The changes approved for the Experience Rating Plan will introduce a new formula for gauging an employer’s expected and excess losses for claims. It will replace the current “split-point” system that has been blamed for being too volatile and punishing small employers for incurring a single workers’ comp claim.

 

The current split

The current system calculates all losses up to a $7,000 split point and then a portion of the losses over that level, which are deemed “excess losses.” Typically, if the costs of a claim or claims are at or below the primary expected losses, the effect on an employer’s premium is minimal. But if the costs exceed expected costs, there will be a greater impact.

 

The new version

The new system will use a variable split point for determining primary and excess losses that are counted in an employer’s workers’ comp experience. The change will put greater emphasis the number of claims an employer incurs, and de-emphasize the cost of claims on employers’ X-Mods and workers’ comp experience.
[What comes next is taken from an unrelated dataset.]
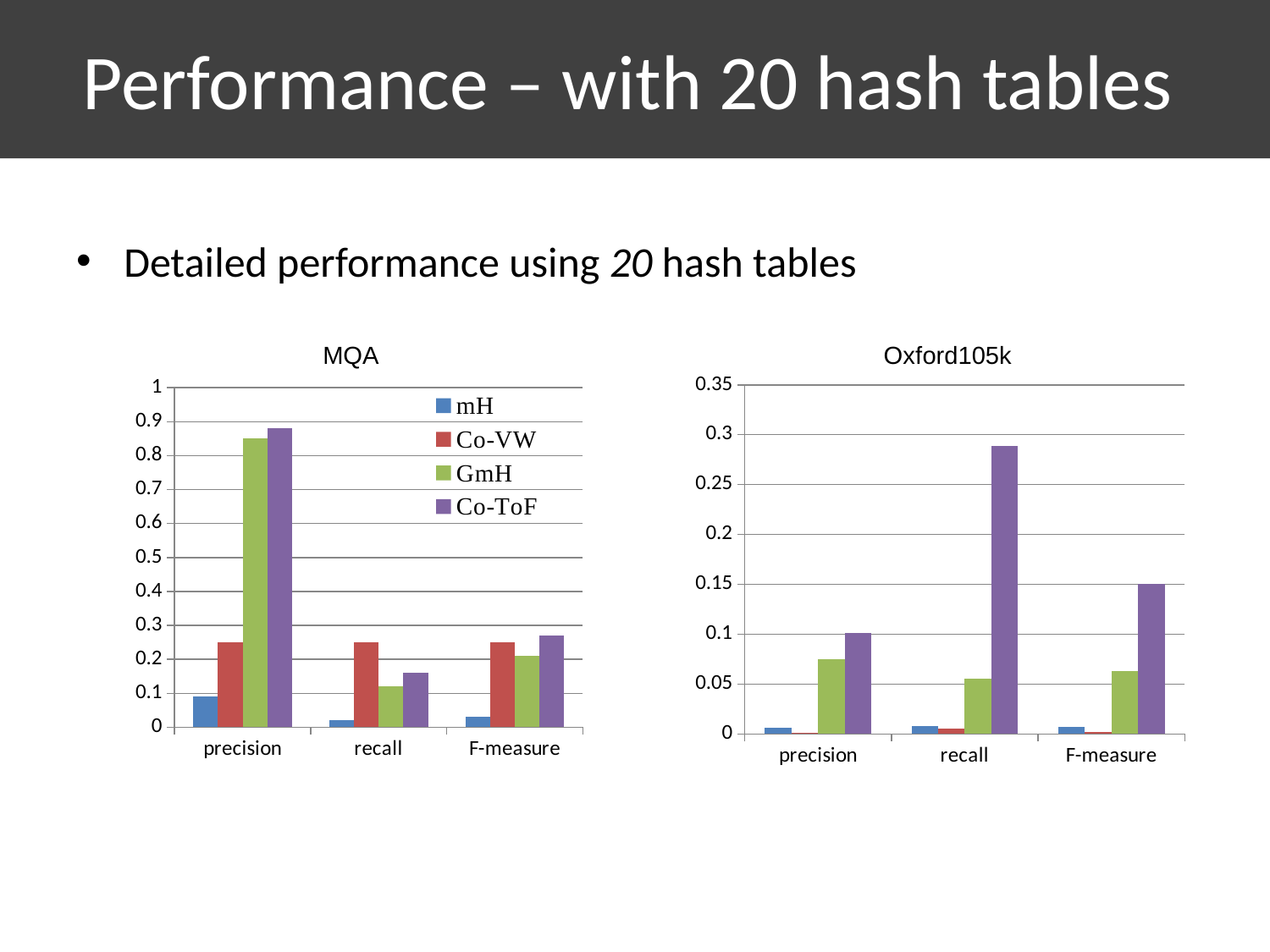
How many series does the legend of the MQA chart list? 4 How many categories are shown on the x axis of the Oxford105k chart? 3 In the MQA chart, which series has the lowest value for recall? mH In the MQA chart, which is larger for F-measure: Co-ToF or GmH? Co-ToF In the Oxford105k chart, is the purple (Co-ToF) bar for recall greater or less than 0.25? greater In the Oxford105k chart, which bar is the tallest for recall? Co-ToF (purple) In the MQA chart, which series has the highest value for recall? Co-VW In the MQA chart, is the GmH value for precision greater or less than 0.8? greater What is the title of the chart on the right side of the slide? Oxford105k In the Oxford105k chart, which is larger for precision: the green (GmH) bar or the purple (Co-ToF) bar? purple (Co-ToF) What kind of chart is the MQA chart? bar chart In the MQA chart, is the Co-VW value for recall greater or less than 0.2? greater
The Workers’ Compensation Insurance Rating Bureau, the body that tracks workers’ comp claims costs experience in California, says the new system “enhances the accuracy of the experience rating formula, especially for smaller employers, reduces volatility and provides flexibility for simplifying the experience rating formula in future years.”

 

Why change?

The Rating Bureau had to act because the $7,000 split point has been in place for more than a decade without change. But it has been loath to do so because of the negative effect it would have on smaller employers.

The new system, which will take effect in 2017, includes split points as low as $4,500 – and as high as $75,000 for the largest employers.

The new system also closes a loophole that some small and mid-sized employers are using to avoid the impact of their claims history.

In some cases, employers near the rating threshold can avoid the impact of a large claim by refusing to cooperate with an audit by their workers’ comp carrier. In these cases, the unaudited premium is excluded from the rating calculation, and that can make the employer ineligible for an X-Mod because their premium total is now below the rating threshold.

Under the new rules, an employer that had an X-Mod and is no longer eligible because of the exclusion of unaudited pay, will still receive an X-Mod if it is greater than 100.

This change, too, will take effect for 2017 policies.